Interacting with word-statistic databases
Currently, dbword
supports access to the Subtlex-US data and Kuperman AoA ratings. More to follow.
pip install git+https://github.com/GT-LIT-LAB/dbword.git
from dbword import Database
words = ["hello", "screen", "jog"]
D = Database(dataset="subtlex", words=words).extract()
D.to_pandas()
FREQcount | CDcount | FREQlow | Cdlow | SUBTLWF | Lg10WF | SUBTLCD | Lg10CD | |
---|---|---|---|---|---|---|---|---|
hello | 29857 | 6405 | 3228 | 2089 | 585.43 | 4.4751 | 76.36 | 3.8066 |
screen | 1193 | 766 | 1152 | 749 | 23.39 | 3.077 | 9.13 | 2.8848 |
jog | 123 | 99 | 110 | 95 | 2.41 | 2.0934 | 1.18 | 2 |
Database
contains the following attributes.
- words: list[str]
List of words specified in the words parameter
- data: dict
Collected word data for each word specified in the words parameter
- database: dict
Database
Database
contains the following methods.
- __add__()
Add another word to self.words
- __sub__()
Remove a word from self.words
- extract()
Extract data for each word specified in the words parameter
returns: dict
- to_pandas()
Convert data to pandas.DataFrame()
returns: pandas.DataFrame(self.data).transpose()
You can use pandas
to convert the dataframe to whatever necessary format you wish. For example, I can save the output as a .csv
file with just an additional method call:
D.to_pandas().to_csv(path='words.csv')
dbword
also allows you to parse a large string should you need to extract word-level statistics from a paragraph or more of text.
from dbword.preprocess import preprocess
text = """
Louisiana is a state in the southeastern region of the United States. It is the 19th-smallest by area and the 25th most populous of the 50 U.S. states. Louisiana is bordered by the state of Texas to the west, Arkansas to the north, Mississippi to the east, and the Gulf of Mexico to the south. A large part of its eastern boundary is demarcated by the Mississippi River. Louisiana is the only U.S. state with political subdivisions termed parishes, which are equivalent to counties. The state's capital is Baton Rouge, and its largest city is New Orleans.

Exercise requirements>
[1] According to the dbword text, which two datasets does dbword currently support?
[2] Proceed with the dbword text from the point where it stops.

Exercise data>
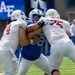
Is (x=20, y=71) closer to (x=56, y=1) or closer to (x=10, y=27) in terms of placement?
(x=10, y=27)

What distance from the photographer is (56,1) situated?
2317 cm

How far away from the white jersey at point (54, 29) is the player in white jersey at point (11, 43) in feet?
1.22

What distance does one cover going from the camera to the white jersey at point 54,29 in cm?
693

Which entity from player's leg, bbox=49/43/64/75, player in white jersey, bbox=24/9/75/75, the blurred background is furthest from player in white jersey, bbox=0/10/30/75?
the blurred background

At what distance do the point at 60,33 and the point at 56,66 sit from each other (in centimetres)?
55

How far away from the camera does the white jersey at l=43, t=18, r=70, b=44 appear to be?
6.93 m

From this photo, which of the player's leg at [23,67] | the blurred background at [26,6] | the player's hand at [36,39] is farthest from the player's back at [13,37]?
the blurred background at [26,6]

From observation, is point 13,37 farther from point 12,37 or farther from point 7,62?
point 7,62

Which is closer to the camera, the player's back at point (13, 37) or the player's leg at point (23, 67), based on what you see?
the player's back at point (13, 37)

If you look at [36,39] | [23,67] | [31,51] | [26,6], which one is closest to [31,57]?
[31,51]

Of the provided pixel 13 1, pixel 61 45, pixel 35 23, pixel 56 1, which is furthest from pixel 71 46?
pixel 56 1

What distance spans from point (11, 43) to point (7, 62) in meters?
0.33

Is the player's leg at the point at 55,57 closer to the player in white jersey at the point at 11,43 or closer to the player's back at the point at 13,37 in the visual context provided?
the player in white jersey at the point at 11,43

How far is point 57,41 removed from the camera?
22.6 ft
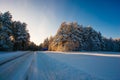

Activity answers>
[1] The Subtlex-US data and the Kuperman AoA ratings.

[2]
"""
words = preprocess(text)
This function returns a list of strings, which is the data type required by dbword
. But preprocess()
does more than this. In total, preprocess()
:
- Parses a piece of text into a list of strings (
list[str]
). This is carried out with an internal function calledlistify()
. - Removes punctuation. This is carried out with an internal function call
rm_punct()
. - Removes invalid elements like hyphenated words and numbers. This is carried out with an internal function called
rm_invalid()
. - Removes duplicate elements. This is carried out with an internal function called
consolidate()
.
Note
All internal functions mentioned above are located within the preprocessing
module. You can import these individually to support specific preprocessing needs.
Caution
preprocess()
is intended to serve as a quick work-around for handling text data. As such it may remove important tokens from a given text. If this is an issue, it is recommended that alternative methods be taken to parse your text. Additionally, preprocess()
may not remove all invalid tokens, in turn causing an error during data extraction. Edge cases like these should be submitted as an issue to the GitHub repository.
Each database is automatically installed in the package directory as a .pkl
file. Run the following code to see each database's file.
from dbword.config import PACKAGE_DIR
import os
os.listdir(os.path.join(PACKAGE_DIR, "data"))
>>> ['kuperman.pkl', 'subtlex-us.pkl']
Each database is type dict
. This makes indexing (what the program is doing under the hood) very easy and generally not explosive. Based on internal tests, extracting data from 15 words takes approximately 0.02 seconds. Extracting data from 100 words takes approximately 0.05 seconds. Extracting data from 10,000 words takes approximately 0.09 seconds.
There shouldn't be any issues with the program downloading and accessing the databases. If there is a problem, an error will display at import with the necessary steps to be taken. Fortuntately, you can install these databases directly from the GitHub repo [recommended]:
from dbword.utils import download
# specify the database you wish to install
download(dataset='kuperman', source='github')
Or you can download them directly from the source:
from dbword.utils import download
# specify the database you wish to install
download(dataset='kuperman', source='origin')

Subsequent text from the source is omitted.